Sudestival 2020

I vincitori della 7° edizione del Videoconcorso Francesco Pasinetti


I vincitori della 7° edizione del Videoconcorso Francesco Pasinetti
Sezion: I giovani raccontano gli anziani
I nonni di Mattia Beraldo
Motivazione: Per aver trattato con grazia e semplicità il rapporto tra i giovani e gli anziani, attraverso la figura emblematica dei nonni.

Sezione: Intervista d'autore
12 Venezia di Laura Cappellesso
Motivazione: Per la capacità di esprimere leggerezza nel racconto e l’inventiva onirica delle successioni visive.
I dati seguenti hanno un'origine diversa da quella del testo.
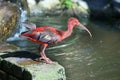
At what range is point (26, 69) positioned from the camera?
619 centimetres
Sezione: Venezia e il lavoro: ieri e oggi
Vita-morte di Elena Zanardi
Motivazione: Per l’abilità di trattare in modo minimale ed efficace il tema del lavoro prendendo come simbolo il pallone da calcio, mezzo di riscatto da una condizione disagiata.

Sezione: Tema libero
Altrosogno di Dante Albanesi
Motivazione: Per il lavoro appropriato sul suono e sulle immagini, che suggeriscono in maniera eloquente l’eleganza e l’attenzione formale dello stile del memorabile fumettista Andrea Pazienza.

Sezione: “Venezia, una città”
Manifesto contro Venezia fratricida di Patrizia Canziani e Jessica Conconi
Motivazione: Per aver saputo raccontare Venezia e una sua possibile evoluzione, senza distaccarsi dalle sue origini e dalla sua straordinaria bellezza, attraverso un montaggio nervoso di fotogrammi di particolare efficacia.

Sezione: “Adolescenza: come sopravvivere?”
Vortex di Piero Codato
Motivazione: L'autore racconta una vicenda privata, ma universale, con sensibilità e attenzione ai rapporti umani, in particolare alla difficoltà di un adolescente nel relazionarsi con una madre che lavora.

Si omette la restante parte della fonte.